Que la meilleure gagne et tous les coups sont permis. À ce jeu, la presse constitue une alliée de poids. Si les journalistes se délectent du moindre ragot qu’ils pourront offrir à leurs lecteurs, les secrets de tournage contribuent à créer de la publicité autour du film : le producteur et le réalisateur se frottent les mains, tandis que les femmes voient leurs corps être utilisés comme des armes à leur encontre. Tandis que le réalisateur Aldrich fait courir des rumeurs au sujet de la poitrine refaite de Joan Crawford, celle-ci répond en déclarant que Bette Davis a l’air si vieille qu’elle pourrait être sa mère. Pensant pouvoir mieux contrôler la situation en y prenant part, elles ne réalisent pas qu’elles sont en réalité les marionnettes d’un système duquel elles seront toujours les perdantes : alors que le film fait un carton dans les box-offices, leurs téléphones restent désespérément silencieux, leur rappelant que malgré leur talent, leur carrière est bel et bien derrière elles.
A girls’ club
« Rien ne change. Peu importe leur liberté, les femmes feront toujours ce qu’elles font quand elles sont acculées : se bouffer entre elles et utiliser les os comme cure-dents. » commente Olivia de Havilland, incarnée par Catherine Zeta-Jones.
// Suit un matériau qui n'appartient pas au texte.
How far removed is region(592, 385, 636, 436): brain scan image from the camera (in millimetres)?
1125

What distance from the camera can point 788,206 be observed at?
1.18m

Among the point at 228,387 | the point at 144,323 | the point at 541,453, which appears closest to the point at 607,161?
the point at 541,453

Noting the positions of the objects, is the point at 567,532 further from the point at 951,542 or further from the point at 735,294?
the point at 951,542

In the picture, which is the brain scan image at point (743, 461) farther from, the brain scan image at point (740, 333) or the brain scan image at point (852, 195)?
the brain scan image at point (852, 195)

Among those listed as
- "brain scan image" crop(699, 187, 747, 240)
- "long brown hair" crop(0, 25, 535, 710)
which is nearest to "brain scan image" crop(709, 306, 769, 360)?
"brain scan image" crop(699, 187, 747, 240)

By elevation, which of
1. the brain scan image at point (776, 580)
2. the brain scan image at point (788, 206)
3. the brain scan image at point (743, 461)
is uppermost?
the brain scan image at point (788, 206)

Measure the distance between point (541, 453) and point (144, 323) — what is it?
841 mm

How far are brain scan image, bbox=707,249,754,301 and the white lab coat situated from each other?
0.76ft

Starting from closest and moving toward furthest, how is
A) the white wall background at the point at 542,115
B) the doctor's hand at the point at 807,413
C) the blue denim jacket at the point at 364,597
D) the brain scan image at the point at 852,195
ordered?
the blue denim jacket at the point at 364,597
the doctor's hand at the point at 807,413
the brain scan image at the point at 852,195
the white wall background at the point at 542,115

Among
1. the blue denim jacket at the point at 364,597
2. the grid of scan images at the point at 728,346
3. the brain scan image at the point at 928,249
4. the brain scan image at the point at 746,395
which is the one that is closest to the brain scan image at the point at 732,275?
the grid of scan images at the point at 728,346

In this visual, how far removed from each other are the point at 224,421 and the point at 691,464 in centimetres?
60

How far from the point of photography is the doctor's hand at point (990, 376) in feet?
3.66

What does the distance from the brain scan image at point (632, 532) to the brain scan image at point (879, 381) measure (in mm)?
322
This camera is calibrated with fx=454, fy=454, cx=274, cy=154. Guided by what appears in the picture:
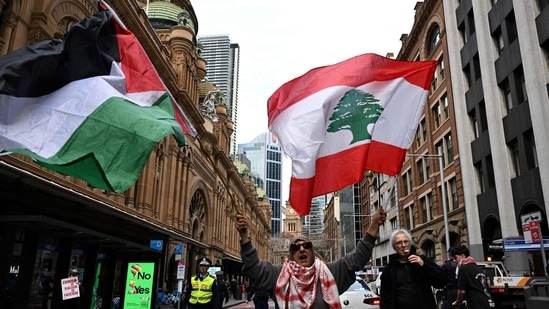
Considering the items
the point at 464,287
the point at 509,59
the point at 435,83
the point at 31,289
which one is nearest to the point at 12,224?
the point at 31,289

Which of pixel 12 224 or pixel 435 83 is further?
pixel 435 83

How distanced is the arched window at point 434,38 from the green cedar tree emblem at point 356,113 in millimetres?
35553

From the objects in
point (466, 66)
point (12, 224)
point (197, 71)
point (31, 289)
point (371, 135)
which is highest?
point (197, 71)

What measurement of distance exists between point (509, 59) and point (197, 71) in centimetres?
2607

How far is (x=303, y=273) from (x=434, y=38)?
134ft

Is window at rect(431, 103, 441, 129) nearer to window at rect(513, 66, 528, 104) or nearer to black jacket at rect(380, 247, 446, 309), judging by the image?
window at rect(513, 66, 528, 104)

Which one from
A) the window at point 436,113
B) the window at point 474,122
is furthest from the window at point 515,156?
the window at point 436,113

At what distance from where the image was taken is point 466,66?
32.8 m

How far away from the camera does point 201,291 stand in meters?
10.4

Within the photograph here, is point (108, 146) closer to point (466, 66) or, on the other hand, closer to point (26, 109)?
point (26, 109)

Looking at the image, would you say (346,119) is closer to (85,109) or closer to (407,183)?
(85,109)

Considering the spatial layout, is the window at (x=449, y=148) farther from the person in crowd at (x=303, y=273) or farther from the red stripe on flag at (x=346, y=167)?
the person in crowd at (x=303, y=273)

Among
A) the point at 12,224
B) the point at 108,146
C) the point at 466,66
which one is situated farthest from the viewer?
the point at 466,66

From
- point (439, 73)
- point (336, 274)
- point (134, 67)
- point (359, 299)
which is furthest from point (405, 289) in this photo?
point (439, 73)
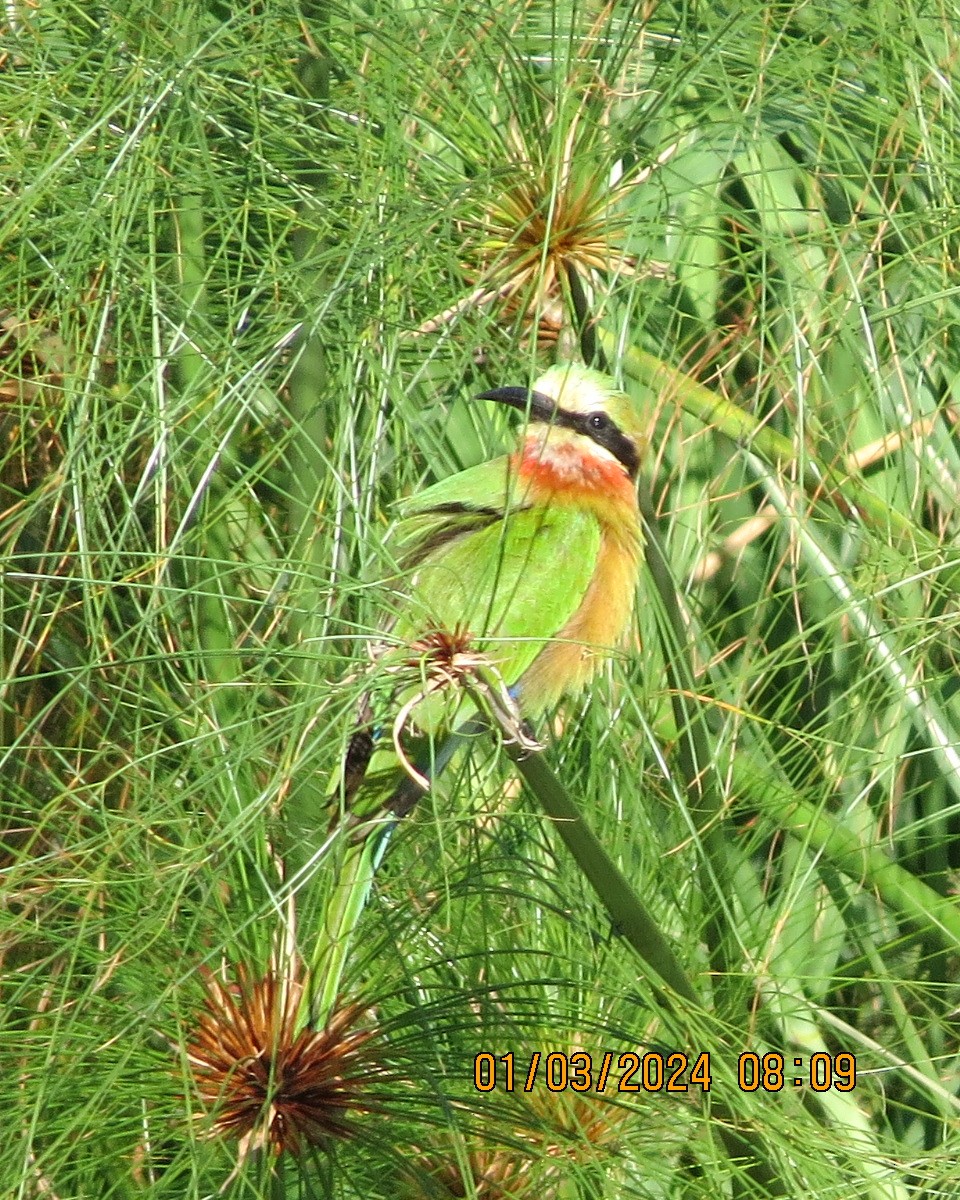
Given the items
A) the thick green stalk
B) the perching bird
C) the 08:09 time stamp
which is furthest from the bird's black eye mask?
the 08:09 time stamp

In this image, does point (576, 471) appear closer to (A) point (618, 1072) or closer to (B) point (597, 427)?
(B) point (597, 427)

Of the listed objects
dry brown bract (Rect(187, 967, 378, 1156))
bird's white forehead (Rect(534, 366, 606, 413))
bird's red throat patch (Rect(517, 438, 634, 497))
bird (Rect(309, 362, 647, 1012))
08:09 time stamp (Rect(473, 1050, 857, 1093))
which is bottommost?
08:09 time stamp (Rect(473, 1050, 857, 1093))

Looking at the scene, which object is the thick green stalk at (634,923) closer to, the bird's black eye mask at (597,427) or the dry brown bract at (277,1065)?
the dry brown bract at (277,1065)

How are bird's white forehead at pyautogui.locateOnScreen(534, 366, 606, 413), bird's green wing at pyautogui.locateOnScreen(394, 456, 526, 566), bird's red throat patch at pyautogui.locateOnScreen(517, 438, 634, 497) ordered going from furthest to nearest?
bird's red throat patch at pyautogui.locateOnScreen(517, 438, 634, 497), bird's white forehead at pyautogui.locateOnScreen(534, 366, 606, 413), bird's green wing at pyautogui.locateOnScreen(394, 456, 526, 566)

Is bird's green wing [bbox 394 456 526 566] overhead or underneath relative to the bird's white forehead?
underneath

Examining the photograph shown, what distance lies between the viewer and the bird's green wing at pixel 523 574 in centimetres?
147

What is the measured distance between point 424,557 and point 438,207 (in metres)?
0.36

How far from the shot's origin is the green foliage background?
1406 mm

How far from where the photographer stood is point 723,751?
1841 millimetres

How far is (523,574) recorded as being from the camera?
1487 mm

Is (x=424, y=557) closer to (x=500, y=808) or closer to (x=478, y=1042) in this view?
(x=500, y=808)

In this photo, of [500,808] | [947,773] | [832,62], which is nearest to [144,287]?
[500,808]

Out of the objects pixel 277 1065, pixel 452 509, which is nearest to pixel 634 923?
pixel 277 1065

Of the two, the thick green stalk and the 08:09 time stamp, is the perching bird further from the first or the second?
the 08:09 time stamp
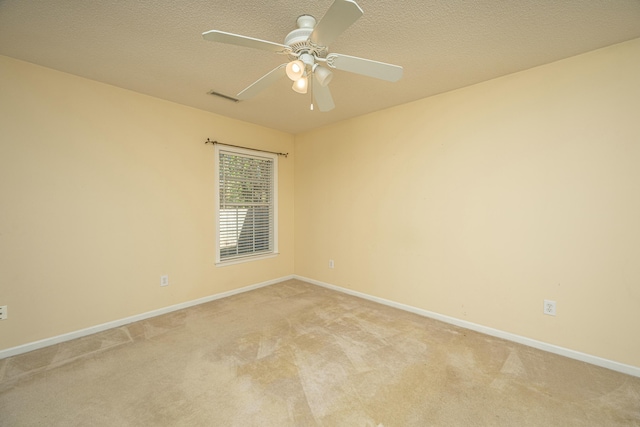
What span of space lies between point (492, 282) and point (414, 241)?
2.74 ft

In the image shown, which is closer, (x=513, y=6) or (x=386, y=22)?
(x=513, y=6)

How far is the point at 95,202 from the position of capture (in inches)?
99.5

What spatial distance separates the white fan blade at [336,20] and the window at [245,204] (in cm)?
248

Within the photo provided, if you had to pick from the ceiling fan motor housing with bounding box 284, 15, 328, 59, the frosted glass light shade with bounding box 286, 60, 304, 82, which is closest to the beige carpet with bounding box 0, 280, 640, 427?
the frosted glass light shade with bounding box 286, 60, 304, 82

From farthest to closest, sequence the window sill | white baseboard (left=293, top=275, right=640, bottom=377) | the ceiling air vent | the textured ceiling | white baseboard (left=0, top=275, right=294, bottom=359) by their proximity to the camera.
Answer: the window sill
the ceiling air vent
white baseboard (left=0, top=275, right=294, bottom=359)
white baseboard (left=293, top=275, right=640, bottom=377)
the textured ceiling

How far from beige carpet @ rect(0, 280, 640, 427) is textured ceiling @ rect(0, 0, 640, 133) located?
2408 mm

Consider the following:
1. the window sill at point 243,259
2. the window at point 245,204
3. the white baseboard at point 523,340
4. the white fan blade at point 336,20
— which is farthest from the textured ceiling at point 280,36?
the white baseboard at point 523,340

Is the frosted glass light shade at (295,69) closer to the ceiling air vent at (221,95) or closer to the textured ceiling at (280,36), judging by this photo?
the textured ceiling at (280,36)

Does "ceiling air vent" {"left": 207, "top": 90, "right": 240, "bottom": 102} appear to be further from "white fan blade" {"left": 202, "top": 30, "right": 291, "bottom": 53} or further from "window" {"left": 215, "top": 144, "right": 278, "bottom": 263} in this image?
"white fan blade" {"left": 202, "top": 30, "right": 291, "bottom": 53}

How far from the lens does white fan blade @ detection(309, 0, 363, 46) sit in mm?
1062

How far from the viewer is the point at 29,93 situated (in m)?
2.20

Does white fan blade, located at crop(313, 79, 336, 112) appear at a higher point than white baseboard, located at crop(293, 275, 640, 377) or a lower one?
higher

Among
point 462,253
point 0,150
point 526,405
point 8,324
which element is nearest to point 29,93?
point 0,150

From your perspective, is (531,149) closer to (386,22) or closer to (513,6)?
(513,6)
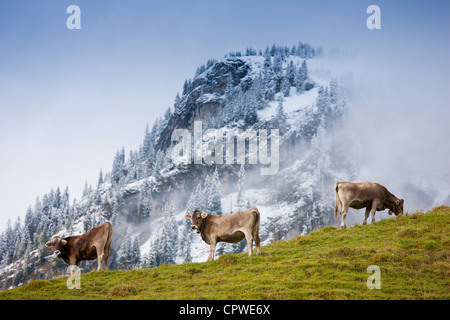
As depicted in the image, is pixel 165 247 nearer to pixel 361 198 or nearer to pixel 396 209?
pixel 396 209

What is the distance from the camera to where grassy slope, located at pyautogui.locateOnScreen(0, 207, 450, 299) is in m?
14.1

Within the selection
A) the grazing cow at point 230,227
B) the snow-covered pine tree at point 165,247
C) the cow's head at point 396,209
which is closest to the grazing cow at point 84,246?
the grazing cow at point 230,227

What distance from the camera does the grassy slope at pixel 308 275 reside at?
14.1m

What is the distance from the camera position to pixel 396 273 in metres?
15.8

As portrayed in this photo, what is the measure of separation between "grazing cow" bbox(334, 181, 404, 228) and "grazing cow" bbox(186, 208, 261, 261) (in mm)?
6787

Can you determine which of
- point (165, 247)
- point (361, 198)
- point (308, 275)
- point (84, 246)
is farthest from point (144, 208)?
point (308, 275)

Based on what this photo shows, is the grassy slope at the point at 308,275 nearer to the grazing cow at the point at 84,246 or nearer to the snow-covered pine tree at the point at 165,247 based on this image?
the grazing cow at the point at 84,246

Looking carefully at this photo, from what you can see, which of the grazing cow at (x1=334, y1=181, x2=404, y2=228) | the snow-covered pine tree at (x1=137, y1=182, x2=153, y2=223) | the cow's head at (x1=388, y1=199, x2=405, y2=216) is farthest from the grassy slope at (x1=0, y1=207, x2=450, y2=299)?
the snow-covered pine tree at (x1=137, y1=182, x2=153, y2=223)

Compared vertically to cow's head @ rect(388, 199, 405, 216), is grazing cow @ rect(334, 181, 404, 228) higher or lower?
higher

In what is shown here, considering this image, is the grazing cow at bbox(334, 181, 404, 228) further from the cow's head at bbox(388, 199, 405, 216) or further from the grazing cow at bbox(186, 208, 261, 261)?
the grazing cow at bbox(186, 208, 261, 261)

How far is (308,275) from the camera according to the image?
16078 millimetres

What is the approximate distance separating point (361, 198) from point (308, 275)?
36.9 feet

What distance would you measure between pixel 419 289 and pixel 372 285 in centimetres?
158
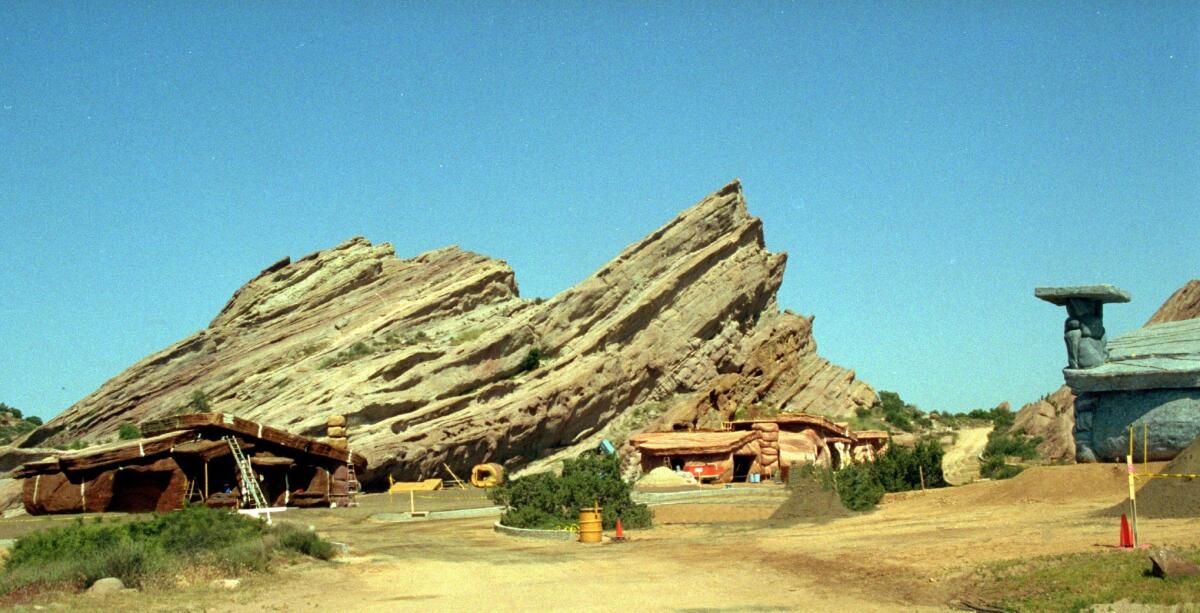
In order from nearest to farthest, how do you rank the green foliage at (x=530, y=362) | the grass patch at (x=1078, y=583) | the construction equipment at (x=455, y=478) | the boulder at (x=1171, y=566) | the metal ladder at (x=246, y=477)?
the grass patch at (x=1078, y=583) < the boulder at (x=1171, y=566) < the metal ladder at (x=246, y=477) < the construction equipment at (x=455, y=478) < the green foliage at (x=530, y=362)

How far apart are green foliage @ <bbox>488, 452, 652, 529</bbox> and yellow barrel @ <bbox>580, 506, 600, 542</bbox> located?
2712mm

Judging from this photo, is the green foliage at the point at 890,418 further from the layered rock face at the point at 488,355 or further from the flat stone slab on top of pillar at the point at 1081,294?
the flat stone slab on top of pillar at the point at 1081,294

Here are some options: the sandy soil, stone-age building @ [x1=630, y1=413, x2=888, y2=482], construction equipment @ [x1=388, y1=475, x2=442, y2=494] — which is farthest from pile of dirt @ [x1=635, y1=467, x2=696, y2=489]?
construction equipment @ [x1=388, y1=475, x2=442, y2=494]

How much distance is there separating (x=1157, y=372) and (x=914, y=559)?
1117 cm

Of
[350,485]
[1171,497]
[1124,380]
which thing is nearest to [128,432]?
[350,485]

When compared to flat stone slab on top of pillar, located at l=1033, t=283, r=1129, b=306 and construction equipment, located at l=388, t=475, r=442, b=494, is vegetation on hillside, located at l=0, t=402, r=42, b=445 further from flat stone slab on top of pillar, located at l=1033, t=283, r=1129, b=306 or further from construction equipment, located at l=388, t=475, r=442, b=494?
flat stone slab on top of pillar, located at l=1033, t=283, r=1129, b=306

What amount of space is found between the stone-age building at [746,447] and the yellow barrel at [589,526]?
915 inches

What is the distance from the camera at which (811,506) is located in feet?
88.4

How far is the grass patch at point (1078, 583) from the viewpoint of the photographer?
39.9 feet

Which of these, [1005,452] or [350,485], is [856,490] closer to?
[350,485]

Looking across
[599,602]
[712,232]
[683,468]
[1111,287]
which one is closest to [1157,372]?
[1111,287]

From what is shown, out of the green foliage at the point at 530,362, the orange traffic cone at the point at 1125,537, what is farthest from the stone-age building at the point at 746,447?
the orange traffic cone at the point at 1125,537

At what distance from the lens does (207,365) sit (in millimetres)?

Triste constat que la série Feud nuance toutefois en nous proposant des portraits de femmes qui n’ont pas peur de saisir leur destin à pleines mains. L’élément déclencheur de la série lui-même n’est-il pas la décision de Joan Crawford de ne pas rester les bras croisés, partant à la bibliothèque pour tenter de trouver le récit d’une femme protagoniste qui ne soit « ni une mère, ni une ingénue, ni une gorgone » ? Une entreprise qui donnera lieu à l’adaptation cinématographique de What happened with Baby Jane ?, qu’elle soufflera au creux de l’oreille du réalisateur. Pauline, l’assistante de ce dernier le surprend en lui tendant un script qu’elle a elle-même écrit. « Je crois que je suis réalisatrice. Non, je suis réalisatrice. » dit-elle d’un ton déterminé. Difficile de ne pas se sentir impostrice quand on est une pionnière. Quant à Bette Davis, bien décidée à ne plus croire aux vaines promesses de rôles jamais tenues, elle déclare “ »Cette ville [Hollywood] a toujours été un “boys club” et les garçons ne sont pas polis. Ils ne vont pas me tenir la porte et je vais devoir la défoncer, comme je l’ai toujours fait. »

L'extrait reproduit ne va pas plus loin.